Been playing around with the new version of Pfx for .NET. I must say Ive been very impressed with the improvements since the last CTP for .NET 3.5. So here goes a series of blogs and screen casts on some on various bits of Pfx for .NET 4 BETA 1.
The one thing that really shouts is that the original Pfx types are no longer something for just fine grained parallelism its is a unification of the various threading API’s. Unifying Api’s is something not new to the .NET framework its been happening since 1.1. As developers its great that whilst the framework is evolving a constant effort is being made to refactor and simplify previous complexity.
So previously If I wanted to create a short running piece of background work I would favour the thread pool, if I was to write a long running piece of background activity I would have to create my own custom thread.

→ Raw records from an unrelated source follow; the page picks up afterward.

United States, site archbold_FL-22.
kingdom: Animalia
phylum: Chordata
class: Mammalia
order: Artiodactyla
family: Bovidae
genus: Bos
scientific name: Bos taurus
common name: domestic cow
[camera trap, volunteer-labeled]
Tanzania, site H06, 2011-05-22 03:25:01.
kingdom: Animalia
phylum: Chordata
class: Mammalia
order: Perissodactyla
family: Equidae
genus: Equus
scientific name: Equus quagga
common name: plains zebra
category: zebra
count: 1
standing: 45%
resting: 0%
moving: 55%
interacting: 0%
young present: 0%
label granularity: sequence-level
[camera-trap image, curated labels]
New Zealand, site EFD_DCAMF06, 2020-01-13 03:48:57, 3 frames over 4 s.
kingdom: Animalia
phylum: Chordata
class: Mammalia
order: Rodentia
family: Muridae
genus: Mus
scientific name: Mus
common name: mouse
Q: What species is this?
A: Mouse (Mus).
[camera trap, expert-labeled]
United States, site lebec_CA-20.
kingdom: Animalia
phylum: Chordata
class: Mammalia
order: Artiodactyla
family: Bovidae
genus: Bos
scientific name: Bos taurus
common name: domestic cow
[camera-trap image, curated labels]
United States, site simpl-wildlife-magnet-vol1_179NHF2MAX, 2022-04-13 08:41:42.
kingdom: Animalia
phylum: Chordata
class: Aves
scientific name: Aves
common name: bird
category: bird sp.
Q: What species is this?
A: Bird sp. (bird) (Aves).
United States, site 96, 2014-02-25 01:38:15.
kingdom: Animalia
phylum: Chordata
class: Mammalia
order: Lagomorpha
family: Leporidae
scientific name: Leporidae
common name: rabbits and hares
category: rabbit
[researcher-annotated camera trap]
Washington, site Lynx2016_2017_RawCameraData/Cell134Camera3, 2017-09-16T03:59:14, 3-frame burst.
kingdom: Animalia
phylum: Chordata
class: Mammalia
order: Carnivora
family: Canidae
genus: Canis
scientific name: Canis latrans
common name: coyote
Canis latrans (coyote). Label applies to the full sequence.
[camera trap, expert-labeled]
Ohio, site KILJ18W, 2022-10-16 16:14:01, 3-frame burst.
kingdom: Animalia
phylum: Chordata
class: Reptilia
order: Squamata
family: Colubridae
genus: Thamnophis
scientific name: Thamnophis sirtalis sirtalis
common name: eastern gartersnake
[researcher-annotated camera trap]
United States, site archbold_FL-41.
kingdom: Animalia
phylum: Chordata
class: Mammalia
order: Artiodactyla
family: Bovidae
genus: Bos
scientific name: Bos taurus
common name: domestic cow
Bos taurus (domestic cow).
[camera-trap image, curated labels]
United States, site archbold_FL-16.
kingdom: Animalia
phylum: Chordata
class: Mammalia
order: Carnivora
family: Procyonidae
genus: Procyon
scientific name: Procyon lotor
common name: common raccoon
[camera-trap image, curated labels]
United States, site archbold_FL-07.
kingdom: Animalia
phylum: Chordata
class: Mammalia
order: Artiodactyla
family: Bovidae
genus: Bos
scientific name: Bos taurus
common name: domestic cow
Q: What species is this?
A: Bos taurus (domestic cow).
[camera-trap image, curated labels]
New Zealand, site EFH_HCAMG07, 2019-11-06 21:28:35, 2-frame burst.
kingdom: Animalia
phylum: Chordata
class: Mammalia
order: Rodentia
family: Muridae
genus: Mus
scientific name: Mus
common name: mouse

Creating a short running thread using the thread pool meant either QueueUserWorkItem or Delegate.BeginInvoke, and a long running via new Thread(), and calling Start.
Now for either types of situation you simply create a new Task using the new Task type, either via the Task Factory ( not a real GOF Factory, but don’t get me started on that ), or via new Task()
Task bgTask = Task.Factory.StartNew( MyShortRunningTask);
For a long running task we use the same API but this time giving it a hint that this is a long running task and shouldn’t therefore use a thread pool thread, but create a new thread outside the thread pool
Task bgTask = Task.Factory.StartNew( MyLongRunningTask, TaskCreationOptions.LongRunning);
So too very similar calls but leaving it up to the framework to decide how best to schedule the work.